Agatha Award-winning author G. M. Malliet has charmed mystery lovers and Agatha Christie devotees everywhere with Wicked Autumn, A Fatal Winter, and Pagan Spring, and A Demon Summer, the critically acclaimed mysteries featuring handsome former-spy-turned-cleric Father Max Tudor. “A Demon Summer makes the case that Malliet may be the best mystery author writing in English at the moment (along with Tana French). She’s certainly the most entertaining,” raved the Cleveland Plain Dealer.
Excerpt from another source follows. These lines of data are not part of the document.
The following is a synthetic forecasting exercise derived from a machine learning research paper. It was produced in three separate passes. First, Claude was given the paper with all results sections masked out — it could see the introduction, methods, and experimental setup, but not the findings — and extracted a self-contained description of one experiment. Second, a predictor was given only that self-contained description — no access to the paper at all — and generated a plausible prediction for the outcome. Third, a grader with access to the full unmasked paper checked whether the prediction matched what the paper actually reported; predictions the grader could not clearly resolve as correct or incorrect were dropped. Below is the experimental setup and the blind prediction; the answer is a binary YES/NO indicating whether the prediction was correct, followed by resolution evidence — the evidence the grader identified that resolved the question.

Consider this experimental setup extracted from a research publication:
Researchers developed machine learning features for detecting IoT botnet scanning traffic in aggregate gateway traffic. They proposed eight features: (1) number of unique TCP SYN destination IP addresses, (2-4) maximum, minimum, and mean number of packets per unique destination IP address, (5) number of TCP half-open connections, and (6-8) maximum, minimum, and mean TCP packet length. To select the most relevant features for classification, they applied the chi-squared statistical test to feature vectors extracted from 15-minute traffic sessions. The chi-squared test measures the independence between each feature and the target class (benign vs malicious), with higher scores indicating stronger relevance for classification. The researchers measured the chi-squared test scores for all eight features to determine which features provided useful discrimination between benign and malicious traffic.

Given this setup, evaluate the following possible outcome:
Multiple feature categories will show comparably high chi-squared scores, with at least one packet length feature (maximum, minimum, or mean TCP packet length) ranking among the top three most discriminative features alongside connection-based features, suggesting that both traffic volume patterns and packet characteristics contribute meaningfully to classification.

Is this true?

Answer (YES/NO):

Now, in The Haunted Season, something sinister is stirring at Totleigh Hall, the showcase of the English village of Nether Monkslip. Usually, the owners are absenthigh tax rates, it is murmured with more than a trace of envy, force them to live on the continent for most of the year. But Lord and Lady Baaden-Boomethistle have been in residence for some weeks now, and the villagers are hoping for a return to the good old days, when the lord of the manor sprinkled benefits across the village like fairy dust. Even Father Max Tudor hopes for an invitation to dine with the famous family who once held sway in the area. But before he has time to starch his clerical collar and organize a babysitter, a sudden and suspicious death intervenes, and the handsome vicar's talent for sorting through clues to a murder is once again called into play.
About the Author
G. M. MALLIET won the Agatha Award for best first novel for Death of a Cozy Writer, which initially won the Malice Domestic Grant, was nominated for both a Macavity and an Anthony Award, and was chosen as one of the Best Books of 2008 by Kirkus Reviews. All of the books in the Max Tudor series-Wicked Autumn, Fatal Winter, Pagan Spring, and A Demon Summer-have been nominated for the Agatha Award as well. She and her husband live in the mid-Atlantic U.S. and travel frequently to the U.K, the setting for her novels.
Read an Excerpt
The Haunted Season
A Max Tudor Novel
By G. M. Malliet
St. Martin's PressCopyright © 2015 G. M. Malliet
All rights reserved.
It was fall, and the patchwork fields around Nether Monkslip were changing color from gold and jade to bronze and topaz in that strange alchemy of the turning seasons.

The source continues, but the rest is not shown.